## Source excerpt
--------------------

No. It works a bit clankily, I've had a few failed transfers, and the UI isn't working as well as it should, but trying it again or working around the problem has always been successful for me.

TySuiteJ scares me! Those install instructions are NOT written for non-unix types, no matter what they say!


----------



## PaulWilkinsUK (Mar 20, 2006)

Yeah I had another go with TiVoTool today. Wasn't great, the lip sync got lost completely. 
I think I'll carry on with TySuite_J and perhaps write a better manual and install script... watch this space... I've got some spare time over Xmas...


----------



## speedyrite (May 18, 2002)

PaulWilkinsUK said:


> I think I'll carry on with TySuite_J and perhaps write a better manual and install script... watch this space... I've got some spare time over Xmas...


Ah good man! I'll put it on me Xmas list - "The Dummie's Guide to TysuiteJ" - after all, I *AM* that dummy, so if you need a test driver...

--------------------

## Challenges
a) In the forum thread, write out the passage starting at "TySuiteJ scares me!" and ending at "got lost completely.", substituting "TyTool" for "TiVoTool".
b) List each distinct spelling of a software name that appears in the forum thread.
The lines that follow come from a separate source and are not part of the forum thread.

## Dataset content
--------------------

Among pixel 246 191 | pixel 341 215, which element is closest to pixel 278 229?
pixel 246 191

--------------------

## Outputs
a)
TySuiteJ scares me! Those install instructions are NOT written for non-unix types, no matter what they say!


----------



## PaulWilkinsUK (Mar 20, 2006)

Yeah I had another go with TyTool today. Wasn't great, the lip sync got lost completely.

b)
TySuiteJ
TiVoTool
TySuite_J
TysuiteJ